**DATA FOR PROCESSING**
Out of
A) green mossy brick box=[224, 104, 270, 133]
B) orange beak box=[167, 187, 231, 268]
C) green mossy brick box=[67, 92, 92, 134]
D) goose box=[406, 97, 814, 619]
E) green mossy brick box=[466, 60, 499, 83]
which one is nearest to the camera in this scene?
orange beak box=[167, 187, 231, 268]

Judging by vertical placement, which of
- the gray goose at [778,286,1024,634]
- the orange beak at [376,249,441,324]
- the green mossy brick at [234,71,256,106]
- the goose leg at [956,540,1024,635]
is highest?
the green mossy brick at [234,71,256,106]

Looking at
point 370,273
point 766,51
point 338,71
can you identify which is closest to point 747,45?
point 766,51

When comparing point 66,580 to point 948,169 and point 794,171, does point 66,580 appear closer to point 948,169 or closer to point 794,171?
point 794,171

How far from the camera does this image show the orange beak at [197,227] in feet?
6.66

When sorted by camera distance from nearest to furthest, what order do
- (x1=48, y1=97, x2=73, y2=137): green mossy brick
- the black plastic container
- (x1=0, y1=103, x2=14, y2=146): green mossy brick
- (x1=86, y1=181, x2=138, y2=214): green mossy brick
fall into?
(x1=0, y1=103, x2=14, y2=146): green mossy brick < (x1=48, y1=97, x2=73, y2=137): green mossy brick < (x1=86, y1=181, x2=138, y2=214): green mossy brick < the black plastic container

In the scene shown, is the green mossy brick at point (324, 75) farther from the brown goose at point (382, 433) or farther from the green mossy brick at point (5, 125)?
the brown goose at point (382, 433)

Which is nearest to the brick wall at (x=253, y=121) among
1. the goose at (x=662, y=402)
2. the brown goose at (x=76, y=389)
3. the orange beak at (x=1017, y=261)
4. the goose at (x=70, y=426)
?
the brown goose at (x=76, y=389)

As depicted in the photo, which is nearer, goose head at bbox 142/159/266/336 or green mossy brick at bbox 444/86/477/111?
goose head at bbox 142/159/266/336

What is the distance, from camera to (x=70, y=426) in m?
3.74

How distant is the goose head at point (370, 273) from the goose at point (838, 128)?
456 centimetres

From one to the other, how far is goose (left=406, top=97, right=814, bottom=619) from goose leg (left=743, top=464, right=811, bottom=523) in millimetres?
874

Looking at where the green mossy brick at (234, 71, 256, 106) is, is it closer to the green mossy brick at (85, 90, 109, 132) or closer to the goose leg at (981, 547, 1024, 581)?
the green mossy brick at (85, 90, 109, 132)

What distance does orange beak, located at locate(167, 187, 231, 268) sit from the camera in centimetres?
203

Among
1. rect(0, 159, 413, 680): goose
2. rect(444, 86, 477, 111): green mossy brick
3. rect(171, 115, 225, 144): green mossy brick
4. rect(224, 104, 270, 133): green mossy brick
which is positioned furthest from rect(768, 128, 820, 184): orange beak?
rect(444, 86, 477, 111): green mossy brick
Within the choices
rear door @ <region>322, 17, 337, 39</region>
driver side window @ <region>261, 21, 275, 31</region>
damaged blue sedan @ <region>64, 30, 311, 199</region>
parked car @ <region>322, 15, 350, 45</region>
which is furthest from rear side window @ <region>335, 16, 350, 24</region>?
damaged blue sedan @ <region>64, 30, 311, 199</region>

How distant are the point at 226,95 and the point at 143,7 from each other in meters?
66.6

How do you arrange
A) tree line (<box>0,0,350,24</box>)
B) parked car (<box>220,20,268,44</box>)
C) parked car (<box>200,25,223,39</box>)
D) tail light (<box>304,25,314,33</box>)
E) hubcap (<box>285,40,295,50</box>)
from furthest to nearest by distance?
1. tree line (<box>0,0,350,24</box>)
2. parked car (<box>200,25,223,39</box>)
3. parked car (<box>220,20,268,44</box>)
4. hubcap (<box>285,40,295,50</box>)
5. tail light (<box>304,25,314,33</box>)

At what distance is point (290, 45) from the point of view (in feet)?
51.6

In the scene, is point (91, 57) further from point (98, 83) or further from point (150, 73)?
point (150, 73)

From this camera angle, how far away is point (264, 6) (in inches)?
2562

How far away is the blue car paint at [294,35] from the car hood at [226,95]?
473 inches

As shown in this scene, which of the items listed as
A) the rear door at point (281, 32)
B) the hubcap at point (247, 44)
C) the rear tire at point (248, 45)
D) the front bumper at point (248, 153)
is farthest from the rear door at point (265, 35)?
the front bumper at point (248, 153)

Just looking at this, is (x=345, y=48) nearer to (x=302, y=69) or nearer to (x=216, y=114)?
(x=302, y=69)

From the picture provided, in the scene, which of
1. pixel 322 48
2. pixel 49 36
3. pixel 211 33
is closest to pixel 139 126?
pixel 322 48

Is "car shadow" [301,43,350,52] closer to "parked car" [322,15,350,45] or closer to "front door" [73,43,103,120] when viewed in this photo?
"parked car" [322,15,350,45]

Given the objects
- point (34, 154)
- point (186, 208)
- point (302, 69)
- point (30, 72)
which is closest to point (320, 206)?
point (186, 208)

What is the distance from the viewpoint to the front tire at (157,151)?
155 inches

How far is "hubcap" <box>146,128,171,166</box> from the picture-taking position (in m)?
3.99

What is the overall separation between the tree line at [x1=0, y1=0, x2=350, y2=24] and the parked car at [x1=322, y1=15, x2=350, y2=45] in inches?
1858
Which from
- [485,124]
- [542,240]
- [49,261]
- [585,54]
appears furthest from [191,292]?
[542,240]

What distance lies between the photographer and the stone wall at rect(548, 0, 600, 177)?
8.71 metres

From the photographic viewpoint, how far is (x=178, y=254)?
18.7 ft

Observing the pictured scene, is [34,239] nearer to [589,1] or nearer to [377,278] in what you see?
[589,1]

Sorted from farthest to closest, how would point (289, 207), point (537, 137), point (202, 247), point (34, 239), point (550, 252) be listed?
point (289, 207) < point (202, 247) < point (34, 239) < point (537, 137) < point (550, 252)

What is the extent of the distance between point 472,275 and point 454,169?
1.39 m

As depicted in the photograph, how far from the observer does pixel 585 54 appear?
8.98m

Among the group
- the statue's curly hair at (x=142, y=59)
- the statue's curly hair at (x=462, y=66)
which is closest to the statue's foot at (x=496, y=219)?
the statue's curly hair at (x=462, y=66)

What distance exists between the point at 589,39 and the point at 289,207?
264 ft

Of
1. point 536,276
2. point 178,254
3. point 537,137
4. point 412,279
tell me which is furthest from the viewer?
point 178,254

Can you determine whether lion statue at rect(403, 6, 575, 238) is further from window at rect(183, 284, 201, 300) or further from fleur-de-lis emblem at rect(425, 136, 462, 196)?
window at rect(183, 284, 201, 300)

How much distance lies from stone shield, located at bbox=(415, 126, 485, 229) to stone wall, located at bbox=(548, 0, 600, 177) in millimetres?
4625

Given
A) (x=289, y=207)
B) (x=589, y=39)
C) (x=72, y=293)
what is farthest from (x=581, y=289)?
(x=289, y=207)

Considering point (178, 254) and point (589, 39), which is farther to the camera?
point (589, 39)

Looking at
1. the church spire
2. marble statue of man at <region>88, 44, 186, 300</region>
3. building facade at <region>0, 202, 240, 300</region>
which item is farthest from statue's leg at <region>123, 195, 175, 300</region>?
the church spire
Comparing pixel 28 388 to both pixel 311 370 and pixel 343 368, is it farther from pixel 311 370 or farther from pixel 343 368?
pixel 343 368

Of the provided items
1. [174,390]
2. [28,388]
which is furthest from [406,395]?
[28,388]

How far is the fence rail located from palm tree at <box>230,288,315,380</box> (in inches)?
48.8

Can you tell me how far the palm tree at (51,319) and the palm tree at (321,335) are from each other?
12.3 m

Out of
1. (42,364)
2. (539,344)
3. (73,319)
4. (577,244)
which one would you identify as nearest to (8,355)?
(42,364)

**SHORT TASK**
Repeat word for word the lines running from the line containing "Comparing pixel 28" to the end of the entries above, inclusive.

**COMPLETED EXERCISE**
Comparing pixel 28 388 to both pixel 311 370 and pixel 343 368, is it farther from pixel 311 370 or farther from pixel 343 368?
pixel 343 368

Of the provided items
1. [174,390]
2. [28,388]
which is furthest from [406,395]?
[28,388]

How far is the fence rail located from palm tree at <box>230,288,315,380</box> (in inches)?
48.8

Can you tell me how far the palm tree at (51,319) and the palm tree at (321,335) are from each other?
12.3 m

Out of
1. (42,364)
2. (539,344)
3. (73,319)
4. (577,244)
which one would you identify as nearest to (8,355)?
(42,364)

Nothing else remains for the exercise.